Creative Commons enters Egypt via GeekFest Cairo

Daily News Egypt
5 Min Read

Alongside the Nile in Sawy Culture Wheel’s River Hall, some 200 artists, musicians, web-designers and other techies gathered on Saturday to “talk geek” in a conversation loosely organized around a series of presentations on online media and its varied applications.

Described as “an offline social for online people,” GeekFest Cairo 1.0 aimed to facilitate networking and creative exchange among internet-savvy Cairenes and their peers around the world.

If it is difficult to put a label on this gathering, it is because it is conscientiously unorganized. The event was designed to be carried out in an ad-hoc fashion, in accordance with open source culture’s ideal of creative borrowing and repackaging content to assemble a product greater than the sum of its parts. GeekFest is to social networking what Flexihours are to software companies: a purposefully loose organization of time, space and collaboration aimed at engineering conditions conducive to creativity and innovation.

The event’s subject matter is correspondingly broad: presenters discuss the use of social media for social change, explain Creative Commons and open source culture, examine trends in new media, recall lessons learned from failed internet startups, and strategize on the use of technology to create and disseminate art.

The mood is lively and the crowd buzzes with feedback, engaging presenters face-to-face and also weighing in via a live twitter feed which is projected in view of the audience. Many presentations are shorter than the question and answer sessions which follow. Music spliced together by “Geeky DJ” DIJIT thunders through the hall during breaks.

According to organizer Naeema Zarif, the event is without precedent in Egypt. It is the first event to be held in Egypt licensed by Creative Commons, a nonprofit organization which provides free licenses and other legal tools to entertainers, journalists, organizations and even governments, enabling free distribution of online content in a way that is consistent with the rules of copyright.

- _PROVIDED DATA_:

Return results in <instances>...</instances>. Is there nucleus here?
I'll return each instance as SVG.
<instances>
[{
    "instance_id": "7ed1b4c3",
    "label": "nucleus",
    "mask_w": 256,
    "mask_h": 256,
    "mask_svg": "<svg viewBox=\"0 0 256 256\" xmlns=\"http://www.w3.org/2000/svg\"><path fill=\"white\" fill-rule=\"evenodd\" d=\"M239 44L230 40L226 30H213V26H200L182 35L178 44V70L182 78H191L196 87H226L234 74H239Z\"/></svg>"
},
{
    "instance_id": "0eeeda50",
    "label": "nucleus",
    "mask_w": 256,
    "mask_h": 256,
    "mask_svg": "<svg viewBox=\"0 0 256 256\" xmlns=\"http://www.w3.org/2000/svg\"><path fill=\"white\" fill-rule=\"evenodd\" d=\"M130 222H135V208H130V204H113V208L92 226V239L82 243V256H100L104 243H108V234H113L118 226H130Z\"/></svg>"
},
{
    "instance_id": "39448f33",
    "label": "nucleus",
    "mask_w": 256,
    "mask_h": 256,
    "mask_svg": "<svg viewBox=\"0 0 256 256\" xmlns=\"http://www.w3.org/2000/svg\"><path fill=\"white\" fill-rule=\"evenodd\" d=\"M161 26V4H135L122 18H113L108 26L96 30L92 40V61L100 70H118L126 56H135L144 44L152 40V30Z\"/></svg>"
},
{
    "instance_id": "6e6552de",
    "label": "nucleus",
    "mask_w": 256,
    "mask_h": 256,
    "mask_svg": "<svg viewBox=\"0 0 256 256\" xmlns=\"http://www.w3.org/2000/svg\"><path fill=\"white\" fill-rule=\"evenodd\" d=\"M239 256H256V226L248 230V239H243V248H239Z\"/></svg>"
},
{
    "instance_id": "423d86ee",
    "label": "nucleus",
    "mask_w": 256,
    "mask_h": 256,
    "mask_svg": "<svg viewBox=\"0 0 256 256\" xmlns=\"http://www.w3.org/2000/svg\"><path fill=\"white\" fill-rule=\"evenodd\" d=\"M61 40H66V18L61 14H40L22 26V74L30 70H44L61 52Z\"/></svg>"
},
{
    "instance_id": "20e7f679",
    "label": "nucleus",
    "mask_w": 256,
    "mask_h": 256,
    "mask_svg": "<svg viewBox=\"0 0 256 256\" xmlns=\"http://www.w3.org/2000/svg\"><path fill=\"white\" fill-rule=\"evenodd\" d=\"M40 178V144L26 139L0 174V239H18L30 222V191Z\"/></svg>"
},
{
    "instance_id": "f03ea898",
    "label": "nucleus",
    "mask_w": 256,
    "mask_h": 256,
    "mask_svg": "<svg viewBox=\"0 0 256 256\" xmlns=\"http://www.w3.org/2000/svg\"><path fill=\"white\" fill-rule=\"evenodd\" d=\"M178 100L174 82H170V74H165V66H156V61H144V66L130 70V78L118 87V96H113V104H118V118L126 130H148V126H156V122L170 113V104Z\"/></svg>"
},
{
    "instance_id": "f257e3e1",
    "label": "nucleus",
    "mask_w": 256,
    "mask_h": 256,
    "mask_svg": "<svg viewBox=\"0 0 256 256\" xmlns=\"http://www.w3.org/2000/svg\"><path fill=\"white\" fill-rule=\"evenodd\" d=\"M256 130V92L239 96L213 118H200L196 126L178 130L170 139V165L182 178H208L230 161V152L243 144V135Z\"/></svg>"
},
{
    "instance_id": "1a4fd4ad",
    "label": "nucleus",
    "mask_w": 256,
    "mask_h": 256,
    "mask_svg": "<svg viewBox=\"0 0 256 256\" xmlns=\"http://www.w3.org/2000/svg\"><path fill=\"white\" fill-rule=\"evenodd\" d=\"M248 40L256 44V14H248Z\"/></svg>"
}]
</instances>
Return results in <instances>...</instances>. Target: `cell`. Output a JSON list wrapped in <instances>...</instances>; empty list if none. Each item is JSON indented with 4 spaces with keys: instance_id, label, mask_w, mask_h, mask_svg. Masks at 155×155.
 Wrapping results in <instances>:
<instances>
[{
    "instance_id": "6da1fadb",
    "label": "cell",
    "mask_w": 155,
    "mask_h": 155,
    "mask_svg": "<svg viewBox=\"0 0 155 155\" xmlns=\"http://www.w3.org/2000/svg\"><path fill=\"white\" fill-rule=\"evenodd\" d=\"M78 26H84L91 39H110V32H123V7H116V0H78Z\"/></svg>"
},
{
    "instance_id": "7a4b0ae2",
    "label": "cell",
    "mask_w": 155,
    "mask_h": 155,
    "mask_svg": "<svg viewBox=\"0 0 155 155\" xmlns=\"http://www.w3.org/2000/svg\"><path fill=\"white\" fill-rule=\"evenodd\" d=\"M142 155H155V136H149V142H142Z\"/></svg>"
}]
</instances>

- _WORK TO COMPLETE_:
**A)** Write out the GeekFest Cairo article from "The event’s subject" to "hall during breaks.".
**B)** Answer these questions about the GeekFest Cairo article:
(i) About how many people gathered in River Hall on Saturday?
(ii) Which DJ's music plays through the hall during breaks?
(iii) Who is named as the event's organizer?
**C)** Proceed with the GeekFest Cairo article from where it stops.
The items have nothing to do with the GeekFest Cairo article.

- _PER-TASK ANSWERS_:
**A)**
The event’s subject matter is correspondingly broad: presenters discuss the use of social media for social change, explain Creative Commons and open source culture, examine trends in new media, recall lessons learned from failed internet startups, and strategize on the use of technology to create and disseminate art.

The mood is lively and the crowd buzzes with feedback, engaging presenters face-to-face and also weighing in via a live twitter feed which is projected in view of the audience. Many presentations are shorter than the question and answer sessions which follow. Music spliced together by “Geeky DJ” DIJIT thunders through the hall during breaks.

**B)**
(i) Some 200.
(ii) "Geeky DJ" DIJIT.
(iii) Naeema Zarif.

**C)**
Zarif also emphasized that the event is unique insofar as it receives no corporate or organizational funding and is made possible entirely by in-kind and individual donations coupled with the work of volunteers. “Things don’t usually happen like this in Egypt, events are not held without sponsorship,” she said.

Conceptualized by blogger Alexander Mcnabb (http://fakeplasticsouks.blogspot.com/), the first GeekFest was held in Dubai, followed by events in Beirut and Amman. Subsequent events have been held in these locations, and future events are being organized in Alexandria and Damascus.

Since its inception, the event series has expanded from its original focus on internet-based entrepreneurs to incorporate a wider group of artists, musicians, journalists, and others who are linked by their use of the internet to “create, educate, entertain, inform, or just play around.”

This broadening is reflected in three key building blocks now incorporated into all events: GeekTalks, TechnoCases and ArtStuff.

GeekTalks are presentations on areas or issues of interest to attendees. The event’s ethic of informality and flexibility is in evidence even within this element of structure — in theory, presenters are not limited in their choice of a topic. (In practice, topics at GeekFest held in Cairo focused on the various applications of online media.)

Instead of a schedule there is an unordered list of presenters, each of whom gauge their presentation according to audience participation and reaction, and tailor timing and content accordingly.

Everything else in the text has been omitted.